ちなみにこれは国家として過ちを犯した国(殆ど全ての国がそうだと思うが)にある種共通するメンタリティでしょう。日本でも先の戦争での残虐行為などについて反省、謝罪すべきというメインの論調に対して、「いつまでもペコペコするこたないんだ」という強硬な論調もあったりしますが、似たようなものでしょう。その国の保守層、右がかった人々にだけ支持され、利害関係のない外国人や第三者から見てると「なに、開き直ってんだよ」としか見えず、やられた被害者側からすれば「やっぱりそれが本性か?反省なんか最初からしてないんだろ」と猛反発を招き、事態が益々こじれてくる、、、というあたりも、共通した特徴だと思います。他人の国だと、よく見えるんですけどね。

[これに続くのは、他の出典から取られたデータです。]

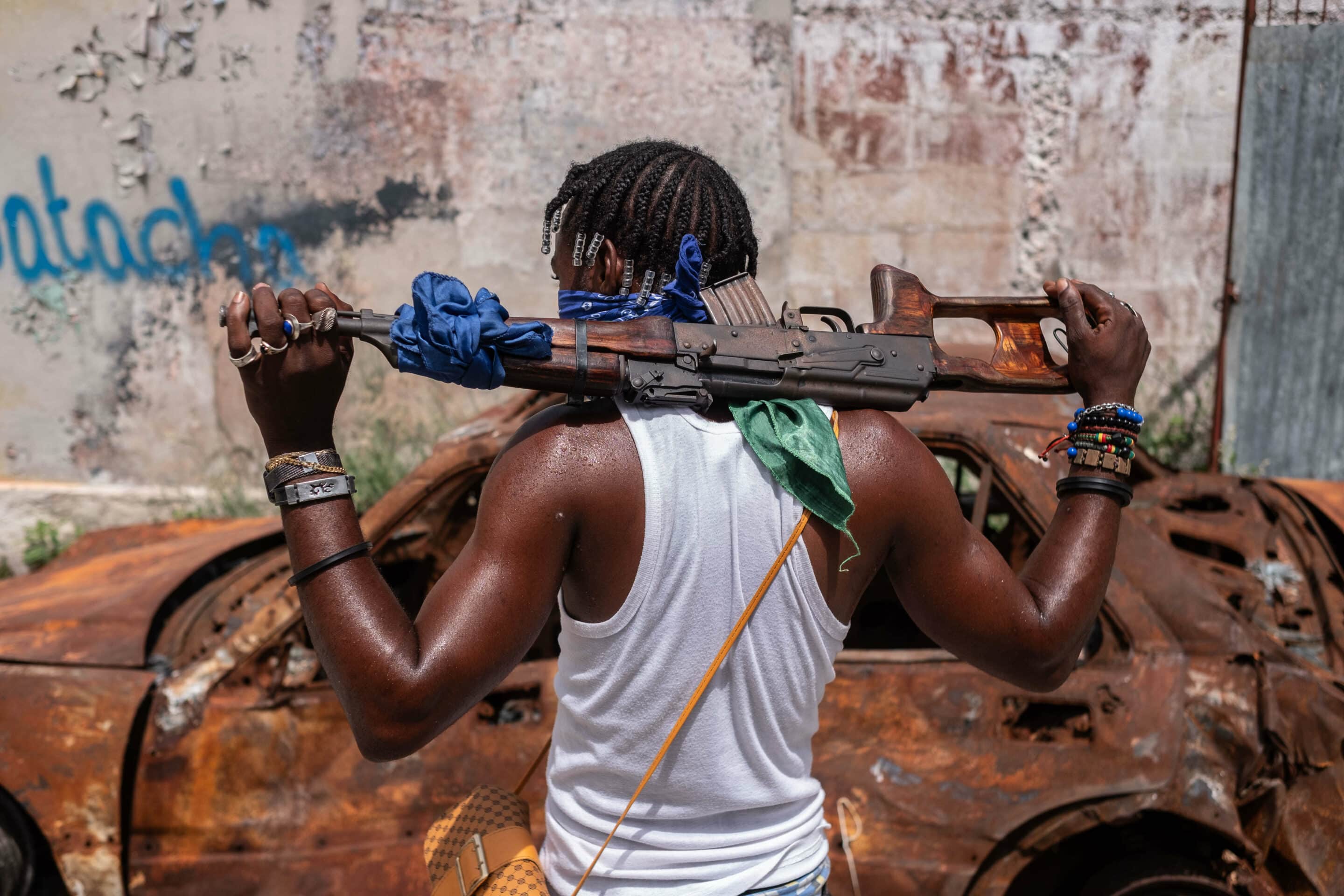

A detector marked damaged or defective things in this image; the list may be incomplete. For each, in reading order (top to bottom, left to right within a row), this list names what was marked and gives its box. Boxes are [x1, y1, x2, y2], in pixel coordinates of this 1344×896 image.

rusted car wreck [2, 392, 1344, 896]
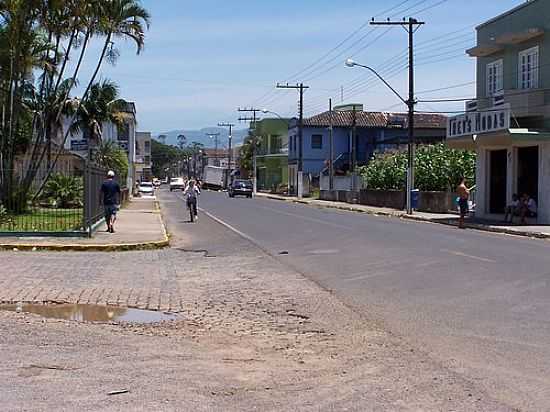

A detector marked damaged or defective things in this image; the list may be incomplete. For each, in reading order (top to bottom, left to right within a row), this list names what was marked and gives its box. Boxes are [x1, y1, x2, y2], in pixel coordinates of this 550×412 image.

pothole in road [0, 302, 177, 326]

ちなみに、97年5月に、リコンシリエーション30周年記念という式典が行われました。出席したハワード首相の演説中、聴衆の一部は抗議のため起立しハワード首相に背を向けたというハプニングもあったわけですが、ともあれアボリジニとの和解ステップが本格的にはじまってまだ30年。それまでは選挙権すら与えられてなかったわけです。だが、その30年でオーストラリアはかなり変わった(本質的には何も変わってないという見方もあるけど)。APLaCの柏木が高校時代オーストラリアにいたときは、授業でもアボリジニーのことなんか全然やらなかったし知らなかったと言います。でも、現在では、どこの学校でも、アボリジニの歴史、それに対するオーストラリアの過ちについてはかなり徹底的に授業しているようです。多くの学校ではオーストラリアの国旗とともに、アボリジニーの旗(図案は日の丸に似てて、中心に黄色の太陽、上半分は赤、下半分は黒。オーストラリアの荒野に立って日没を臨むとこう見えたりする)を掲げていたりもします。

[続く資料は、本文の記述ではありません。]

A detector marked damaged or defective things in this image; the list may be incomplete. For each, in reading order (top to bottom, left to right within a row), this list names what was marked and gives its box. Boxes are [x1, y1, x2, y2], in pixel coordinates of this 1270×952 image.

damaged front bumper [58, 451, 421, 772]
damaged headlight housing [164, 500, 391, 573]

小さな事件ですが、この学校にアボリジニの旗を掲げるのに、RSLという退役軍人のクラブ(会員制の安くて気軽な社交場としてあちこちにある)が異議を出したりしてます。オーストラリアの国旗は一つでいいのだ、余計な旗など掲げさせるなという。前述のWik事件もあり、リコンシリエーションの帰趨が微妙になってるこの情勢に、人の神経を逆なでするような意見をいうというタイミング最悪のセンス(もっとも今だからこそ言おうというのだろうが)もさることながら、こういう人達が話をややこしくするのだなあと思ったりもします。

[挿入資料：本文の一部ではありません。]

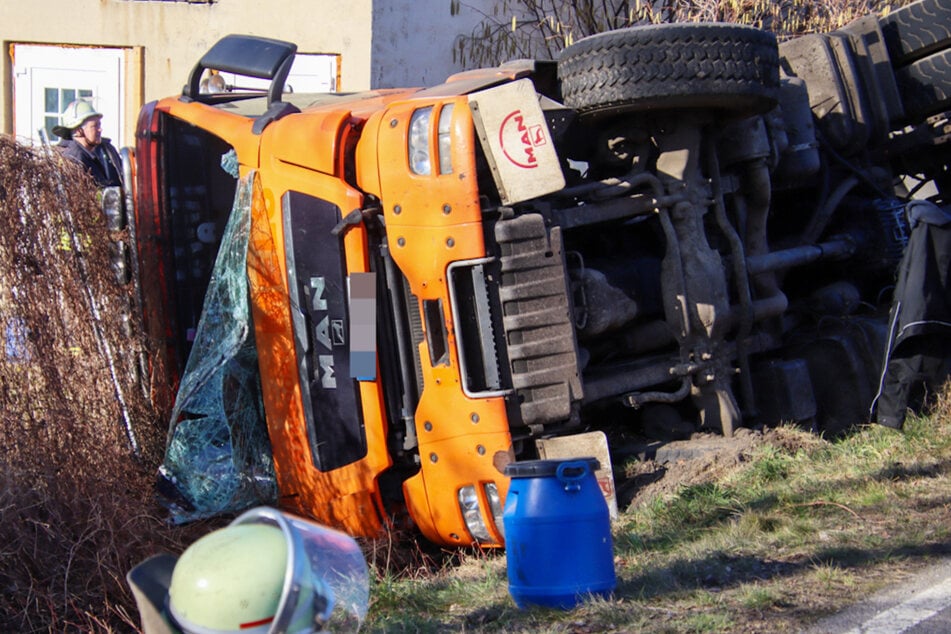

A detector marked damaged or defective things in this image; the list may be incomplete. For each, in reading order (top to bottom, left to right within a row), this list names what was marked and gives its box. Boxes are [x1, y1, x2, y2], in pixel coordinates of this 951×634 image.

overturned orange truck [126, 1, 951, 544]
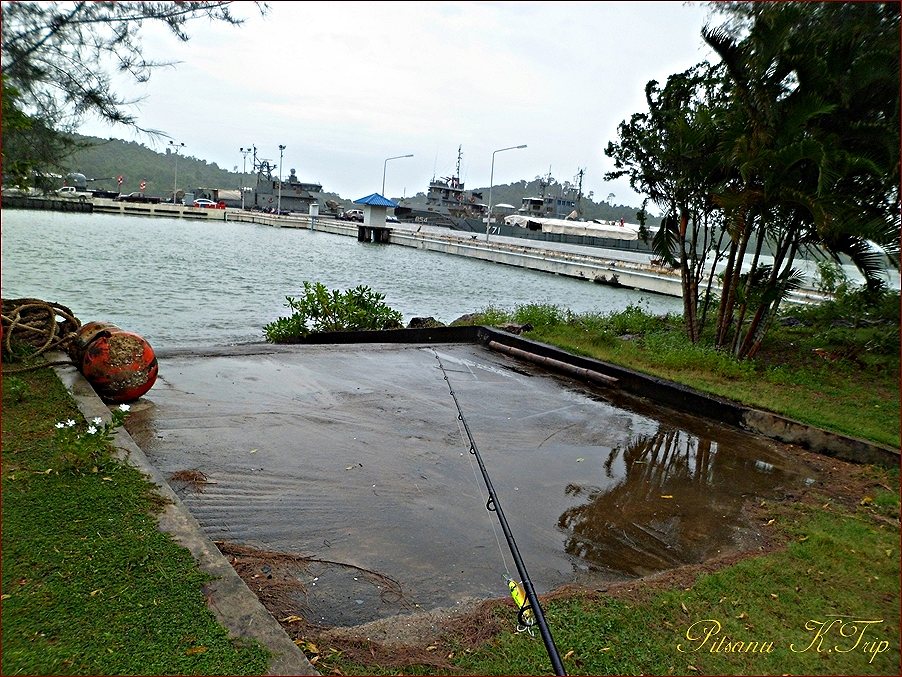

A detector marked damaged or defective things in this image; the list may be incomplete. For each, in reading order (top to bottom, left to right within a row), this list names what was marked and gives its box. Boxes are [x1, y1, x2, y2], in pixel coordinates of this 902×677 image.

rusty buoy [69, 320, 159, 402]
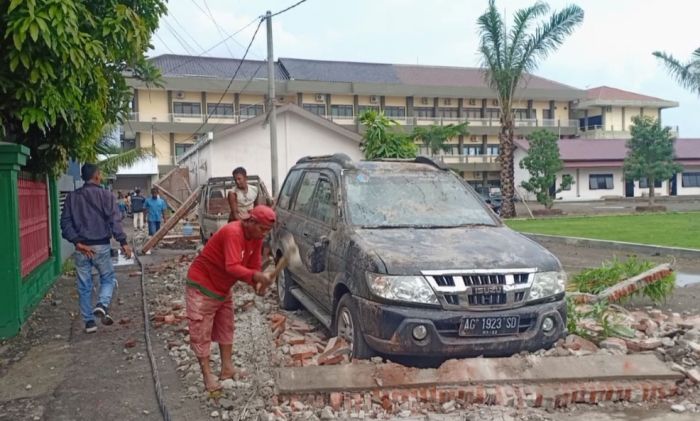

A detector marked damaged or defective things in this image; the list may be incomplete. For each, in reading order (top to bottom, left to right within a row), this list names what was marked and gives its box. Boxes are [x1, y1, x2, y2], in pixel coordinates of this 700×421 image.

broken brick [288, 342, 316, 360]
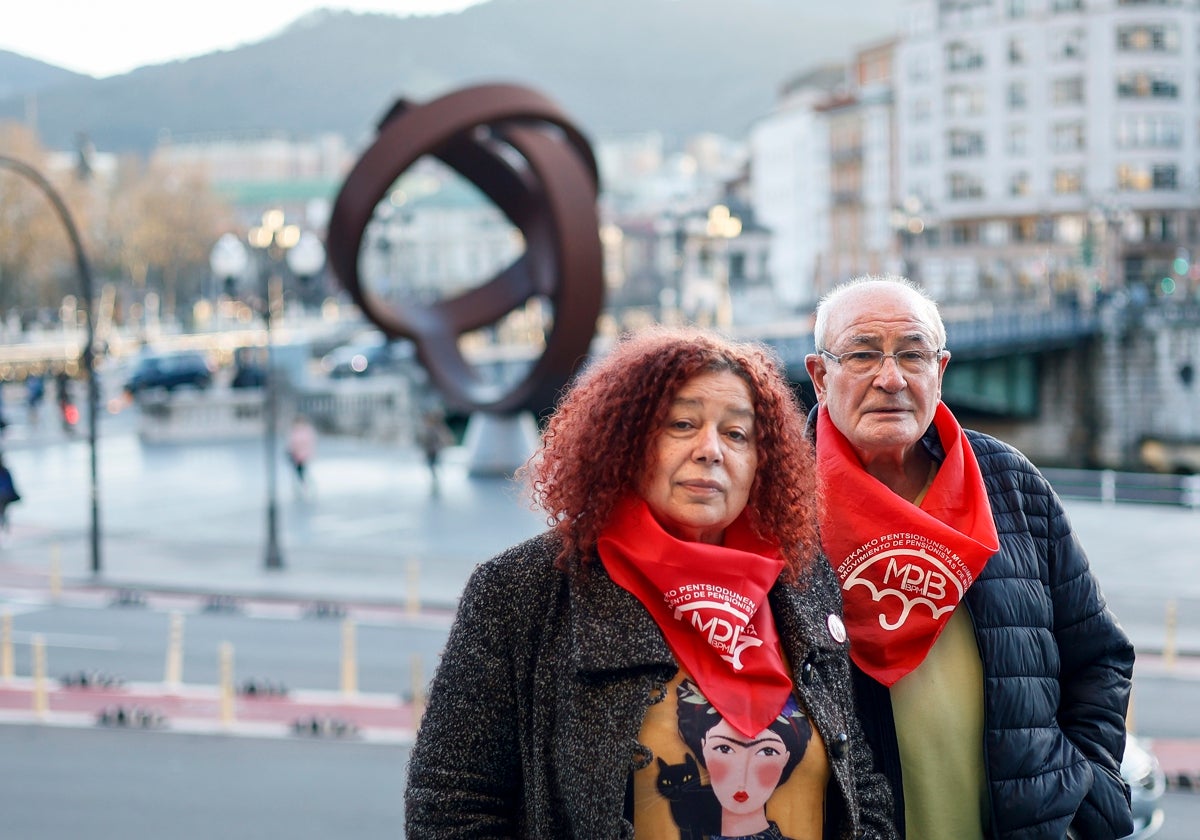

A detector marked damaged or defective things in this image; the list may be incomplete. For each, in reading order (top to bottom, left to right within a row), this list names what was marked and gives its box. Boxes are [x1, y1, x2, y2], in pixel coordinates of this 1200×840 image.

rusty steel sculpture [326, 81, 604, 412]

余談ついでに言うならば、アメリカも退役軍人組織が強大な発言権(組織票など)を持っていて、大統領もなにかとやりにくい。1997年現在の国際情勢で政治しなきゃいけないのに、太平洋戦争とかベトナム戦争の頃の世界観で止まってしまってる人達がいて、それがまた「国の英雄」としてそれなりに扱わなきゃならないだけに面倒臭い。ああいうのを見てると、戦争も勝ったら勝ったで後が大変だなあと思う反面、考えてみれば日本だって遺族会とかあって(橋本龍太郎氏はそこの会長だった)、特定郵便局長会と並んで日本の政治権力構造(要するに集票マシン)の一角を占めてるのだから同じかという気もする。ほんとうっかり戦争なんてすると、後々まで祟るもののようです。
※アボリジニに関する問題は、勿論これに尽きるものではないですが、またおいおい補充していきたいと思います。